Copy the lines of the records below exactly as they appear, from the line containing "the child altar server at point (16, 92) or" through the line containing "7074 millimetres", inclusive.
++++ Provided entries
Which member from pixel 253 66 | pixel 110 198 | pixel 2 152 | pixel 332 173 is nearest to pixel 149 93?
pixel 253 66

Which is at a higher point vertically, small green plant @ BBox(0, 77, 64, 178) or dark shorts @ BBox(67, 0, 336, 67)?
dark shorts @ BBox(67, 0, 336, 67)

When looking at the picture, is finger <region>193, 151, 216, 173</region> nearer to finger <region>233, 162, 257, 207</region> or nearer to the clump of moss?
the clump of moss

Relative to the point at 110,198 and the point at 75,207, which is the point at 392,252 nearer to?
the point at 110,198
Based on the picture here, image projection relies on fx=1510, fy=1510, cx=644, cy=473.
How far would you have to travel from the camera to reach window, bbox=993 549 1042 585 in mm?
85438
++++++++
++++ Provided entries
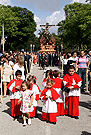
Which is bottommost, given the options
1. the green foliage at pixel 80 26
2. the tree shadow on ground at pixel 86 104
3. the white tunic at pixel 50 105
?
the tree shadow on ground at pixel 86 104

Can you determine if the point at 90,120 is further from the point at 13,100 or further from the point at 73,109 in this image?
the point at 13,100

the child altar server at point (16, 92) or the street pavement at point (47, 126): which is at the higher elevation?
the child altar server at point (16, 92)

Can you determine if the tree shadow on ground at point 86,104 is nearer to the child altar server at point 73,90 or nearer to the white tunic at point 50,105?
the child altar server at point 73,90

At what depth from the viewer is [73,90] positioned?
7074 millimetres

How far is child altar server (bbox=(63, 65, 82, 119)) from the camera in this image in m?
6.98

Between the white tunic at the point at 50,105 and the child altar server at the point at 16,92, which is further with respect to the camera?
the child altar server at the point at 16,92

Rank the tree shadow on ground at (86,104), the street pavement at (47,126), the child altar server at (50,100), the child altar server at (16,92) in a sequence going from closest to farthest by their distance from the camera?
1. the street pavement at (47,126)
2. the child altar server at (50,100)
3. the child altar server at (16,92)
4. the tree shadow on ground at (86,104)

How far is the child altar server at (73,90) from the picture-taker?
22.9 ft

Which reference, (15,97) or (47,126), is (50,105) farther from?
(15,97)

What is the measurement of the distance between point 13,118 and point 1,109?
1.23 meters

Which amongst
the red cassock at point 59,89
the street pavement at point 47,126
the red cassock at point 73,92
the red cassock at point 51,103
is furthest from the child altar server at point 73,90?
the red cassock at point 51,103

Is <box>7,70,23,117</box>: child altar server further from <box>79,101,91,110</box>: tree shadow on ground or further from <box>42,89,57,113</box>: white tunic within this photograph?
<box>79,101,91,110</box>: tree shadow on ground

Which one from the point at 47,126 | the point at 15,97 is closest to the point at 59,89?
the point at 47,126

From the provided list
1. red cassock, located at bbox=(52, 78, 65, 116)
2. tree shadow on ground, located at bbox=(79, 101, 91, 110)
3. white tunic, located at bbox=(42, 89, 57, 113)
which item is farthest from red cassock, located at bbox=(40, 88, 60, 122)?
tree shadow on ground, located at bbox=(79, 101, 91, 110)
++++++++
Solution to this exercise:
the child altar server at point (16, 92) or the street pavement at point (47, 126): which is at the higher elevation?
the child altar server at point (16, 92)

Can you determine if the tree shadow on ground at point 86,104 is nearer to the child altar server at point 73,90 or nearer to the white tunic at point 50,105?
the child altar server at point 73,90

At what depth from the viewer is [73,90] positioned?
7074 millimetres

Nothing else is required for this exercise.